▸ What you need to do
Below is some data. Retype exactly the lines starting at the one with "from a machine" and ending at the one with "They tracked the".

▸ Provided information
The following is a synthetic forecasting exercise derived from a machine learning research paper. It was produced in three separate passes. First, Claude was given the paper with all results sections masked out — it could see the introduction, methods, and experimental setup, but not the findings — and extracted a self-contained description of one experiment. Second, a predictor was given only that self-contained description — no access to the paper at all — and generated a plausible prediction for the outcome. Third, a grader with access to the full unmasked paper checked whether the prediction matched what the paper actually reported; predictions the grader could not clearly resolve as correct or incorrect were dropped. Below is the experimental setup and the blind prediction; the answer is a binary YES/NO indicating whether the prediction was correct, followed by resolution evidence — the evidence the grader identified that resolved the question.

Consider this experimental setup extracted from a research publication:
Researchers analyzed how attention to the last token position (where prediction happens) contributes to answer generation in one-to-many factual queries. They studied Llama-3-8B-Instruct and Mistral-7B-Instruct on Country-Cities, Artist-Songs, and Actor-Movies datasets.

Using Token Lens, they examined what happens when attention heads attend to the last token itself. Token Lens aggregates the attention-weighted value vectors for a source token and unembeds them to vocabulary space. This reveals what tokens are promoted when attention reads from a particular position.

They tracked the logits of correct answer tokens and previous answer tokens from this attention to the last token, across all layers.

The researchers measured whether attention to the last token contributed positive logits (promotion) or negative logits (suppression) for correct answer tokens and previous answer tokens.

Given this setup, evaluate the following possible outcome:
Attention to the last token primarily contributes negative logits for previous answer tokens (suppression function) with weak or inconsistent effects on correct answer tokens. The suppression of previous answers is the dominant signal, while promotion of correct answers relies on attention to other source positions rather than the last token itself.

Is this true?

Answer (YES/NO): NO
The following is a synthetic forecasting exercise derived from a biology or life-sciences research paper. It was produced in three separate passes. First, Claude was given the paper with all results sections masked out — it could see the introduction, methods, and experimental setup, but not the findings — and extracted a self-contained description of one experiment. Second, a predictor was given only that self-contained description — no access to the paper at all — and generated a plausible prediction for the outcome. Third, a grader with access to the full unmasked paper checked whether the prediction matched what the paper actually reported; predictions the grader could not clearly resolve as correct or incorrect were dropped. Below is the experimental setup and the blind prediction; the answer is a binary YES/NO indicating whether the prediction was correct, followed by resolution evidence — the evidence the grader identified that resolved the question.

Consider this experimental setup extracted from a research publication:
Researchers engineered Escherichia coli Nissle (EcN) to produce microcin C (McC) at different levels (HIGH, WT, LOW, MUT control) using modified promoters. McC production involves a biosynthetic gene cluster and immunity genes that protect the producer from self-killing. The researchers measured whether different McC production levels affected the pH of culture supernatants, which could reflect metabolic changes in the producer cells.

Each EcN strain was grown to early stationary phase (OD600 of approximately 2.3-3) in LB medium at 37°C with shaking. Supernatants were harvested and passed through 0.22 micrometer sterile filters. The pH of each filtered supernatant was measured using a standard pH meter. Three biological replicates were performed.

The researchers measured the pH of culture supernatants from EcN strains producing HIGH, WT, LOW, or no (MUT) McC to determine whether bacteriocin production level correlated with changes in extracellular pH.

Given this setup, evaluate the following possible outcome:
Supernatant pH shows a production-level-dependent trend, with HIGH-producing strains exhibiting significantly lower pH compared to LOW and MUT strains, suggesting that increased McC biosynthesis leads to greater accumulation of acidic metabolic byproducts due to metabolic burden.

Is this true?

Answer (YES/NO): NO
...
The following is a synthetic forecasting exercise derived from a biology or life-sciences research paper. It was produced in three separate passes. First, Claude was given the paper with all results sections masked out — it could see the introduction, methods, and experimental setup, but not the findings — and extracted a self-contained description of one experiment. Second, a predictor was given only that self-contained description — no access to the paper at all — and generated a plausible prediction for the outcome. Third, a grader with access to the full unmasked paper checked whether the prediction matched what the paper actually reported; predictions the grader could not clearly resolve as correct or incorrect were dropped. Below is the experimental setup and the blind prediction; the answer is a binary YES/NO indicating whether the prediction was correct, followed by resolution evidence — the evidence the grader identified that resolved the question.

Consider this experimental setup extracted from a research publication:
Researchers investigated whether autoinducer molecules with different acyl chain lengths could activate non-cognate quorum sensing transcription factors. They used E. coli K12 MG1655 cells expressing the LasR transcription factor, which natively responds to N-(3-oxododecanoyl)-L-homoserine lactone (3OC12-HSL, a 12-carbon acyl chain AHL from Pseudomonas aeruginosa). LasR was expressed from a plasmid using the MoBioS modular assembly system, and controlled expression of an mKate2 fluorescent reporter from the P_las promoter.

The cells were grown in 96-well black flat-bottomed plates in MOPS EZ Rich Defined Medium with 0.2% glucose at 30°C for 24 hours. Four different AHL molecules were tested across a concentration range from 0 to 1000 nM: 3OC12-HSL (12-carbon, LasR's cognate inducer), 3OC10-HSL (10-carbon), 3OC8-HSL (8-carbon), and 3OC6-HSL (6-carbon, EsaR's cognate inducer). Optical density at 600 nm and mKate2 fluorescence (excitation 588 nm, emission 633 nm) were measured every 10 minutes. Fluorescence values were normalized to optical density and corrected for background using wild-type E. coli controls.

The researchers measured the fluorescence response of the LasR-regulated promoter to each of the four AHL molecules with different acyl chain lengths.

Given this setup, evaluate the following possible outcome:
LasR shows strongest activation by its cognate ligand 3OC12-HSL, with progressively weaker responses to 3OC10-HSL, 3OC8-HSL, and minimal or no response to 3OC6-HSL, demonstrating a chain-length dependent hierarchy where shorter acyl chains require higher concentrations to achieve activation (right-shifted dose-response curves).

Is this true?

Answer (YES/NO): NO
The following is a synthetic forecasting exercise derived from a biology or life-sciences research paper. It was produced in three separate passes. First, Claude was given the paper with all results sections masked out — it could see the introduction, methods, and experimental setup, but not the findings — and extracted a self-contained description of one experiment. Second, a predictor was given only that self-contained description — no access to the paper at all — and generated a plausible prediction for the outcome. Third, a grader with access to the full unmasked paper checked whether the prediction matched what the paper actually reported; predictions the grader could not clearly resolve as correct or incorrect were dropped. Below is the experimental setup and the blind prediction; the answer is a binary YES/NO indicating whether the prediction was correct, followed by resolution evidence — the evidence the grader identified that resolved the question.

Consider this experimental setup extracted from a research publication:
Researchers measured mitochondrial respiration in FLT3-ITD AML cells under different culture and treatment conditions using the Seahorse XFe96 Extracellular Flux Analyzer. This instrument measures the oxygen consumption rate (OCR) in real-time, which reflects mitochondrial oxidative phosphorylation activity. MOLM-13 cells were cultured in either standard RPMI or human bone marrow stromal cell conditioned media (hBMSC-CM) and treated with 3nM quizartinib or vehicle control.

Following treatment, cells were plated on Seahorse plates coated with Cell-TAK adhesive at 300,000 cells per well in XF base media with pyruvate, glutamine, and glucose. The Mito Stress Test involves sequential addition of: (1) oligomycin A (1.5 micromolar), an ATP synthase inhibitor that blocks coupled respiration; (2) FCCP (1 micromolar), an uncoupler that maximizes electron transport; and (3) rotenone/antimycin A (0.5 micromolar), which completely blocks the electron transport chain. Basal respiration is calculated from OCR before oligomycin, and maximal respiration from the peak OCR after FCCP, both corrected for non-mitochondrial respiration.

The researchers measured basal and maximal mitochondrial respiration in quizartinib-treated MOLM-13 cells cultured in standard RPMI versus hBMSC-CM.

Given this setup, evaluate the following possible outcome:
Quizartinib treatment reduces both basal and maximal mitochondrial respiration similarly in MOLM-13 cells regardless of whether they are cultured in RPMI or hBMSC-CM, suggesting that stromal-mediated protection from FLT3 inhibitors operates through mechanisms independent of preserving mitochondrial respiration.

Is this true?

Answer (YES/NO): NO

▸ Solution to this exercise
The following is a synthetic forecasting exercise derived from a machine learning research paper. It was produced in three separate passes. First, Claude was given the paper with all results sections masked out — it could see the introduction, methods, and experimental setup, but not the findings — and extracted a self-contained description of one experiment. Second, a predictor was given only that self-contained description — no access to the paper at all — and generated a plausible prediction for the outcome. Third, a grader with access to the full unmasked paper checked whether the prediction matched what the paper actually reported; predictions the grader could not clearly resolve as correct or incorrect were dropped. Below is the experimental setup and the blind prediction; the answer is a binary YES/NO indicating whether the prediction was correct, followed by resolution evidence — the evidence the grader identified that resolved the question.

Consider this experimental setup extracted from a research publication:
Researchers analyzed how attention to the last token position (where prediction happens) contributes to answer generation in one-to-many factual queries. They studied Llama-3-8B-Instruct and Mistral-7B-Instruct on Country-Cities, Artist-Songs, and Actor-Movies datasets.

Using Token Lens, they examined what happens when attention heads attend to the last token itself. Token Lens aggregates the attention-weighted value vectors for a source token and unembeds them to vocabulary space. This reveals what tokens are promoted when attention reads from a particular position.

They tracked the logits of correct answer tokens and previous answer tokens from this attention to the last token, across all layers.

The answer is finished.